Another incident, which well illustrates the risks run by these Q-ships, is now to be related. Among those officers who had retired from the Service and come back after the outbreak of war was Commander W. O’G. Cochrane, R.N., who for part of the war was captain of one of the sloops off the south of Ireland. In the spring of 1917 I well remember the very excellent sport we had in company, but in separate ships, exploring and destroying the mine-fields laid by the enemy submarines right along the whole south coast from Cape Clear to the Old Head of Kinsale. At the beginning of the following November, Commander Cochrane left Devonport in command of the Q-ship Candytuft, together with a convoy of merchant ships bound for Gibraltar. Candytuft was disguised to represent a tramp steamer, and on the eighth, when in the vicinity of Cape St. Vincent, had an encounter with a submarine, in which the usual tactics were employed. One of the enemy’s shells struck the Q-ship’s bridge, exploding under the bunk in Captain Cochrane’s cabin, wrecking the wireless and steering-gear. Candytuft was able to fire three shots, but the enemy disappeared, made off, and was never seen by the Q-ship again.

After having been repaired at Gibraltar, Candytuft left in company with the merchant ship Tremayne for Malta. This was on November 16. Two days later they were off Cap Sigli, when a torpedo crossed Tremayne’s bows, but struck Candytuft on the starboard quarter, entirely blowing off the ship’s stern and killing all the officers excepting Captain Cochrane and Lieutenant Phillips, R.N.R., who was on the bridge, but very badly wounding Lieutenant Errington, R.N.R.

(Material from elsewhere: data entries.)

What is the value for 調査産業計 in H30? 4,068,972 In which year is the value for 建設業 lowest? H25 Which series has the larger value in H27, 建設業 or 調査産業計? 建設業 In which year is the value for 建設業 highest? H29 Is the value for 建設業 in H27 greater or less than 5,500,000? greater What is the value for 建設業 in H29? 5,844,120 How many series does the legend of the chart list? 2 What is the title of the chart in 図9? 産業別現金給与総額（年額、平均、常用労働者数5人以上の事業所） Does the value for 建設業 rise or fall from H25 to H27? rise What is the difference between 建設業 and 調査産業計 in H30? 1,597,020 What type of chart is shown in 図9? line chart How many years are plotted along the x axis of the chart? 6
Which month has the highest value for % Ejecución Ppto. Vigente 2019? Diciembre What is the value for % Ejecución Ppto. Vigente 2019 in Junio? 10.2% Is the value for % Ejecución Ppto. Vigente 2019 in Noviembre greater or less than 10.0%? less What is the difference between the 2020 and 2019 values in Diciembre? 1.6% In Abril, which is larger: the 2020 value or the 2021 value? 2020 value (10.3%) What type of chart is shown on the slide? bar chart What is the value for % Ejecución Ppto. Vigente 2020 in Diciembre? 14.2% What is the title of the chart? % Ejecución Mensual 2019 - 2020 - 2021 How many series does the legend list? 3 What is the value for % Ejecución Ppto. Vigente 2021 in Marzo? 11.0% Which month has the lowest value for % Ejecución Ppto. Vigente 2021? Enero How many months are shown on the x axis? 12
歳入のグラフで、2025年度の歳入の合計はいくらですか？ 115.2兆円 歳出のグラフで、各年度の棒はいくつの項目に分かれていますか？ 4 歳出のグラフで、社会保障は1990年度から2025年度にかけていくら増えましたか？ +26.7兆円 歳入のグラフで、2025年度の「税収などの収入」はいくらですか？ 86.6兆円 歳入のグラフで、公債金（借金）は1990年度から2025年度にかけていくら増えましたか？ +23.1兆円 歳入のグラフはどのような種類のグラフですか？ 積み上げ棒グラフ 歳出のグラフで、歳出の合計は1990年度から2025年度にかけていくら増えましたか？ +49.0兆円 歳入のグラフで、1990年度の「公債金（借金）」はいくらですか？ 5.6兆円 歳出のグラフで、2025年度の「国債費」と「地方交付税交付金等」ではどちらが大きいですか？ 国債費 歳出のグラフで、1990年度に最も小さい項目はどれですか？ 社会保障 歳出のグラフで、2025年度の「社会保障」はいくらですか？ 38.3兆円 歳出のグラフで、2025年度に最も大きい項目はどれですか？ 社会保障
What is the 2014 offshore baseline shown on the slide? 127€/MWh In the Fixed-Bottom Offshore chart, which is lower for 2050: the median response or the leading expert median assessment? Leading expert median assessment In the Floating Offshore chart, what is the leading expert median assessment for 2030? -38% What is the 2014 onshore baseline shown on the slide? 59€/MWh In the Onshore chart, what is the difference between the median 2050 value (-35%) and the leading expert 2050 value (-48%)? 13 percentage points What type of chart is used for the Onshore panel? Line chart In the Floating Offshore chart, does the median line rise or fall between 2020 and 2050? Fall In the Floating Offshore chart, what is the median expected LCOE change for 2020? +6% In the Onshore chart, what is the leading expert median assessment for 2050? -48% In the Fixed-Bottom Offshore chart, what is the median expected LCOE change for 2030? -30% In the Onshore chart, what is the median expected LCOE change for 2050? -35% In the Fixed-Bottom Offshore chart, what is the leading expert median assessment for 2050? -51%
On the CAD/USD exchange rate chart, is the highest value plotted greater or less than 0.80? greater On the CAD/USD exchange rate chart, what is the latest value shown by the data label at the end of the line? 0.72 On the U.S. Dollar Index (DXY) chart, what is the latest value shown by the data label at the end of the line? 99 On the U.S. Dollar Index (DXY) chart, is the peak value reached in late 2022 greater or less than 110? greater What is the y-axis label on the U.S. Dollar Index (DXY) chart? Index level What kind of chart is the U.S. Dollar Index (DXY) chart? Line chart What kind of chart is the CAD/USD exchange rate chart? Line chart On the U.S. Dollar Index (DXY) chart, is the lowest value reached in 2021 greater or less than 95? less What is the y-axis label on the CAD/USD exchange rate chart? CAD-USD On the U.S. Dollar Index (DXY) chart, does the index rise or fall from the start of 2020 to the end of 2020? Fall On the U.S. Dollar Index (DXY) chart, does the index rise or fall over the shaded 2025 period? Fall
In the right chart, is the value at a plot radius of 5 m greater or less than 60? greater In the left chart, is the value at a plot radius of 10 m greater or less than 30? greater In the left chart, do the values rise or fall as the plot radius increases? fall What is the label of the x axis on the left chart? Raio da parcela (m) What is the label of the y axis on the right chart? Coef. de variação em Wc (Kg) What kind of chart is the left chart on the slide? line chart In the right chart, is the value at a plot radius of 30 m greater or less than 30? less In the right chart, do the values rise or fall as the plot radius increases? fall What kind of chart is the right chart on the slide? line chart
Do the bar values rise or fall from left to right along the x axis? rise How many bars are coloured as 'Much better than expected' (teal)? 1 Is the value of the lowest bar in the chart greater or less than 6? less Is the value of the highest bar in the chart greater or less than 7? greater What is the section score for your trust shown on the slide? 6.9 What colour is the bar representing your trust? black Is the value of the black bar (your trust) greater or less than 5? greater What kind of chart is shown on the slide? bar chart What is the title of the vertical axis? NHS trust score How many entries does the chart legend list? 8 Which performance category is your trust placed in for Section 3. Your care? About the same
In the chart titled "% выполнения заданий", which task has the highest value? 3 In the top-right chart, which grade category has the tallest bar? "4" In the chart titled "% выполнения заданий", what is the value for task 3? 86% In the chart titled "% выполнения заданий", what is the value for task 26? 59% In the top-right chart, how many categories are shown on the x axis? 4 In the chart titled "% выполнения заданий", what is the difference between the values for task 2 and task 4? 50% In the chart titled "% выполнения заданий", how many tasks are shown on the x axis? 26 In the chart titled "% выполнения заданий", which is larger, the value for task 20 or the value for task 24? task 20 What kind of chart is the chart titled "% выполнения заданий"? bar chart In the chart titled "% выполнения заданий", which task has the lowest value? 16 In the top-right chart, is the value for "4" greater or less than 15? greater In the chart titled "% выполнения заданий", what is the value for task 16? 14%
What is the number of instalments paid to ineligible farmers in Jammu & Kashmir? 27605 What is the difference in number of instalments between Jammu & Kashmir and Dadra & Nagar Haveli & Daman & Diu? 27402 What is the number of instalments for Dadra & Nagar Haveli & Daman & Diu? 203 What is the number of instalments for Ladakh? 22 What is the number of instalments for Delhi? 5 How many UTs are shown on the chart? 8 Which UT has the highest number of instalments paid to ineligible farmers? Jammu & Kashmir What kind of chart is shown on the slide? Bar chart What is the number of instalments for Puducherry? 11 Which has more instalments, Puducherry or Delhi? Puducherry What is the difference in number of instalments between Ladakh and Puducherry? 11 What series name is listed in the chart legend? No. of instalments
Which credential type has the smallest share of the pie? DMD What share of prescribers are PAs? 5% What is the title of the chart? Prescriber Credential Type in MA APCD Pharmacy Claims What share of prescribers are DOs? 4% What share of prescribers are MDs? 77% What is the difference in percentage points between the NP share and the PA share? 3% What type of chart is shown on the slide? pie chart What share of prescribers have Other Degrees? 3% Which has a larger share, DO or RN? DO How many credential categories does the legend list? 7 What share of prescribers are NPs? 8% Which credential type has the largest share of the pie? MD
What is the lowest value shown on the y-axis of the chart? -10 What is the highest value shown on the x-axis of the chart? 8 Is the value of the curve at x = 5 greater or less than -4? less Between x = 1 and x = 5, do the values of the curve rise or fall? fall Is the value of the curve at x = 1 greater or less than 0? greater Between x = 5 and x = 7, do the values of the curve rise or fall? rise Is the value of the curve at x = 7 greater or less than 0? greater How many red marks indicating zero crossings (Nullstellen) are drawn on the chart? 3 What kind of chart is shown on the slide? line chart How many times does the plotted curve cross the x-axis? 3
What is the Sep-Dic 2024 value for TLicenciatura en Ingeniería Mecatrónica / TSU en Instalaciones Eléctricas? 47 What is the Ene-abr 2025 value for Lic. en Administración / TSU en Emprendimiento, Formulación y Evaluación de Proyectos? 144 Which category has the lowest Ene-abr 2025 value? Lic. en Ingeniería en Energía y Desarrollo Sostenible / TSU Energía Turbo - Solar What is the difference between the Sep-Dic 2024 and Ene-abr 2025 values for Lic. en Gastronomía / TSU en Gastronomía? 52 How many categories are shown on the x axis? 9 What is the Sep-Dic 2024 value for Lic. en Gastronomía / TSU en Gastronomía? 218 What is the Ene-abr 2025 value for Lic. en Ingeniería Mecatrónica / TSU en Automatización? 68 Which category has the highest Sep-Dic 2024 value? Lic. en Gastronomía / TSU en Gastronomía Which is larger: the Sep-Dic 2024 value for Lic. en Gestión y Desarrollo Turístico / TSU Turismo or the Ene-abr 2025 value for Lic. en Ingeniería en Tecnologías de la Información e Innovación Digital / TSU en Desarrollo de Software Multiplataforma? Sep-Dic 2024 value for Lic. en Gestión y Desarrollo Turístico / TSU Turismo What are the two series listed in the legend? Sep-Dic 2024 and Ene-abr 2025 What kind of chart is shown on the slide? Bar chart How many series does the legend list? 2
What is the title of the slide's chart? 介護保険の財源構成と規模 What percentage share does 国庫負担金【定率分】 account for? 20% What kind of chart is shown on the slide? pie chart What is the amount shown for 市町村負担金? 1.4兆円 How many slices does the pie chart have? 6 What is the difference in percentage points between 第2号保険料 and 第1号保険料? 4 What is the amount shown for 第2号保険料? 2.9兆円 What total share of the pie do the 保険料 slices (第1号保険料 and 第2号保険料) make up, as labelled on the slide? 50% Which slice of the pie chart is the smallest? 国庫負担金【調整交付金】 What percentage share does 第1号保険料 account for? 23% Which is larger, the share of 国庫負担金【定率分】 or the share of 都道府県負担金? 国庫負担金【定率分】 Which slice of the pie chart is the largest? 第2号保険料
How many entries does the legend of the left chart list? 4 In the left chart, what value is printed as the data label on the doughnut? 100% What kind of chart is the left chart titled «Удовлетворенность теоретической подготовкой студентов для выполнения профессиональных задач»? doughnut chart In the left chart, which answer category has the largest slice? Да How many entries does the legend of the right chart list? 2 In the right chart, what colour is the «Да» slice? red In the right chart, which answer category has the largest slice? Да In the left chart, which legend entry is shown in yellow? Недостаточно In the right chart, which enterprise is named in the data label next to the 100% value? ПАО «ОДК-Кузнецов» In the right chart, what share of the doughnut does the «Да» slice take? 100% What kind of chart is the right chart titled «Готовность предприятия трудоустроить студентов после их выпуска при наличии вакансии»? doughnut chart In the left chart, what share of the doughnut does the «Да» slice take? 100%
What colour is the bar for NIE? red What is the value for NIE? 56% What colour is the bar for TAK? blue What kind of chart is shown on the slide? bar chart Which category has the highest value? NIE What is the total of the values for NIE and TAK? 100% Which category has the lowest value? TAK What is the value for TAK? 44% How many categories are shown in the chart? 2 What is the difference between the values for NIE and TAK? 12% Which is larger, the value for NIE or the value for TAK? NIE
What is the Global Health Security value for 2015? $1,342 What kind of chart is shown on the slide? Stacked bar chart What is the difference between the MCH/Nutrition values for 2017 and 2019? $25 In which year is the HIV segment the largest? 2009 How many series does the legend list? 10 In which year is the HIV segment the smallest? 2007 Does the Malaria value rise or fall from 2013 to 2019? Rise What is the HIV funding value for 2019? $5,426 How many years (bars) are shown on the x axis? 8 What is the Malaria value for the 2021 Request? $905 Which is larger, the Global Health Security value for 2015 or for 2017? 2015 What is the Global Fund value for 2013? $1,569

With sound judgment and true unselfishness Captain Cochrane now ordered Tremayne to make for Bougie as fast as she could, and in the meantime the Q-ship hoisted her foresail to assist the ship to drift inshore. Most of the ship’s company were sent away in boats, only sufficient being kept aboard to man the two 4-inch guns, and everyone kept out of sight. Within half an hour a periscope was seen by Captain Cochrane, concealed behind the bridge screens. A periscope is a poor target, but it was fired at, though ineffectually. On came the torpedo, striking Candytuft just foreward of the bridge, completely wrecking the fore part of the ship. This explosion wounded several men in a boat, covered the bridge with coal barrows and other miscellaneous wreckage, blew a leading-seaman overboard—happily he was picked up unhurt—blew Captain Cochrane up also, but some of the falling wreckage struck him on the head, knocked him back inboard, and left him staggering off the bridge.

Presently the ship gave a sudden jerk, and rid herself of her bow, which now floated away and sank. Candytuft drifted towards the African shore, and after the captain and one of his crew had gallantly closed the watertight door at the foreward end of the mess-deck, up to their middles in water and working in almost complete darkness, with tables and other articles washing about, it became time for these last two to leave the ship. They were taken off by a French armed trawler and landed at Bougie. Candytuft, minus bow and stern, drifted ashore on to a sandy beach, and eventually the two 4-inch guns were salved. Lieutenant Errington had died before reaching land, and the wounded had to be left in hospital. But afterwards some of Candytuft’s crew went to sea in another Q-ship, and so the whole gallant story went on. Ships may be torpedoed, but, like the soldiers, sailors never die. They keep on ‘keeping on’ all the time, as a young seaman once was heard to remark.

Q-ship “Candytuft”
This shows some of the damage done by the enemy submarine’s torpedo. She is lying beached and one of the guns is being salved and lowered down the side.